# The Project

This is a project I'm doing to parse Texas Secretary of State (SOS) voting files, develop automated cleaning scripts, identify missing fields/data and any patterns associated with that, and generally just do EDA through the whole thing.

Specific ideas for this project include:

* Want to have a way to pre-parse the SOS file to understand what data is in there / what might be missing.
* Write script to summarize raw SOS file. Want to get the following:
    1. Voters by county
        * The largest geographical region
    2. Voters by precinct
        * Counties are made up of precincts
    3. Voters by each of the [Congressional/state legislature] districts (by mapping back to precinct)
        * Use the tx-data repo for mapping to these
    4. Summarize missing fields
    
**I need to decide on the most useful way to store these data.** If the data are provided already aggregated at different levels geographically (and aren't just derived aggregations of the more resolved data), then I should push this all into a database ultimately for further analyses.
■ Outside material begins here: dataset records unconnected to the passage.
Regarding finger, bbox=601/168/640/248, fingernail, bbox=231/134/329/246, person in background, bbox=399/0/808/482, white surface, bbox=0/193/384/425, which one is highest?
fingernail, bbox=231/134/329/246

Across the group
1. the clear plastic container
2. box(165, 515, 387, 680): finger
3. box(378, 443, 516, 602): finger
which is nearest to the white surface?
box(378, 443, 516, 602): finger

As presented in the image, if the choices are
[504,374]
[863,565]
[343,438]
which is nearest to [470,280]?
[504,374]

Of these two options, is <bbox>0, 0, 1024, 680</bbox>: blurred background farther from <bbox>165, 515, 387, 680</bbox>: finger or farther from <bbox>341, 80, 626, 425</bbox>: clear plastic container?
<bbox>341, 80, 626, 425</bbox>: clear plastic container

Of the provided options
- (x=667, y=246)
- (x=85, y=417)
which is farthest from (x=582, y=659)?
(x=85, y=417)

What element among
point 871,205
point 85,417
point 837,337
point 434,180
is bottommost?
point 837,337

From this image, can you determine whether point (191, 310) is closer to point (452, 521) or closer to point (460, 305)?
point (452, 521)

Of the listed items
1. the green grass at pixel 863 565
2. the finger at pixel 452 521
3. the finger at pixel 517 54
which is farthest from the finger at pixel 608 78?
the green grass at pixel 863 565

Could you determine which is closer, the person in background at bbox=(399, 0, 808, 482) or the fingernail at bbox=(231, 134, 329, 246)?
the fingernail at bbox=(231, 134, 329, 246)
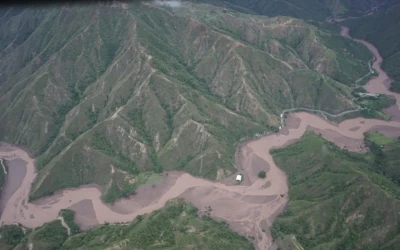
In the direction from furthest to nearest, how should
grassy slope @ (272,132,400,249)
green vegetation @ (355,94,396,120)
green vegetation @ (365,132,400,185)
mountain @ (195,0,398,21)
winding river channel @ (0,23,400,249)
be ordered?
mountain @ (195,0,398,21)
green vegetation @ (355,94,396,120)
green vegetation @ (365,132,400,185)
winding river channel @ (0,23,400,249)
grassy slope @ (272,132,400,249)

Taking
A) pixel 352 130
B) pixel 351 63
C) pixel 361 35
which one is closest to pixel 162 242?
pixel 352 130

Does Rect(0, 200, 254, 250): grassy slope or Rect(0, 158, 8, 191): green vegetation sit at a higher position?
Rect(0, 200, 254, 250): grassy slope

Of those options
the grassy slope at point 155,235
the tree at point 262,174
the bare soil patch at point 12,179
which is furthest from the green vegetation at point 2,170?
the tree at point 262,174

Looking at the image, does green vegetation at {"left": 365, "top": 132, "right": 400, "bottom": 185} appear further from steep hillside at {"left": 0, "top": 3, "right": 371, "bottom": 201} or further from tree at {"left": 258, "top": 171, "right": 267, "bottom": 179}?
tree at {"left": 258, "top": 171, "right": 267, "bottom": 179}

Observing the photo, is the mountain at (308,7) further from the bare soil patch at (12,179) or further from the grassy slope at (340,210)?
the bare soil patch at (12,179)

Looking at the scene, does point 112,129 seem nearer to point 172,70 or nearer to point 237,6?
point 172,70

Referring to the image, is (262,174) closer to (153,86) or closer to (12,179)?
(153,86)

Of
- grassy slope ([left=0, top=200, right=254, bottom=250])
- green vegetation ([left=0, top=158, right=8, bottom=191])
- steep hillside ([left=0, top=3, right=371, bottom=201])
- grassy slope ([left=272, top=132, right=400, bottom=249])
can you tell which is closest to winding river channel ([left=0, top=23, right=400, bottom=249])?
green vegetation ([left=0, top=158, right=8, bottom=191])
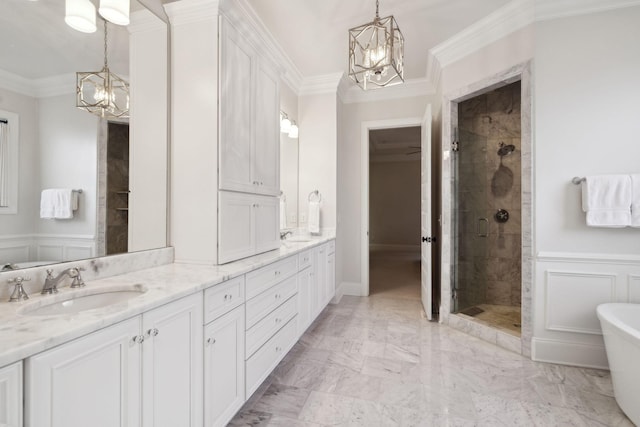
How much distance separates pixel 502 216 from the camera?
3.69 meters

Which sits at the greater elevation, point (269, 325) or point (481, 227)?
point (481, 227)

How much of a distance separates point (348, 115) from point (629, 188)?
10.2 feet

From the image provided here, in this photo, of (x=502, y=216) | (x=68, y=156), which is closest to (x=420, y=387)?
(x=68, y=156)

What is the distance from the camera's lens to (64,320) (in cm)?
89

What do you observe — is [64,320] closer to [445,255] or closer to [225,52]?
[225,52]

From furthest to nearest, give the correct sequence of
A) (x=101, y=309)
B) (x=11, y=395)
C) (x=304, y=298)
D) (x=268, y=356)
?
(x=304, y=298), (x=268, y=356), (x=101, y=309), (x=11, y=395)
However, I suspect that the data will need to be aggregated by hand, in which case a database won't be needed (would effectively be a single table if I didn't include derived data, which I wouldn't do). 

# The Data

Oof, these are not the friendliest data files in the world. First, let's establish context.

## *pir_sos_20180292*

* **Disk size =** 24.9 MB
* 36,607 records (254 county files)
* **Context:** June 30th Special Election for TX Congressional District 27 House Representative records

## *pir_sos_20180293*

* **Disk size =** 10.56 GB
* 15,531,645 records (254 county files)
* **Context:** These are individual voting records. This is where I'll focus my attention until

## *pir_sos_20180294*

* **Disk size =** 6.9 MB
* 10,101 records (13 county files)
* **Context:** 5/22/18 Democratic Primary Runoff records

## *pir_sos_20180302*

* **Disk size =** 8.7 MB
* 12,775 records (5 county files)
* **Context:** 5/22/18 Republican Primary Runoff records


It appears (from a quick view of the data) that these data files are comprised of fixed-width fields (not tab- or comma-delimited, in other words). Oh joy.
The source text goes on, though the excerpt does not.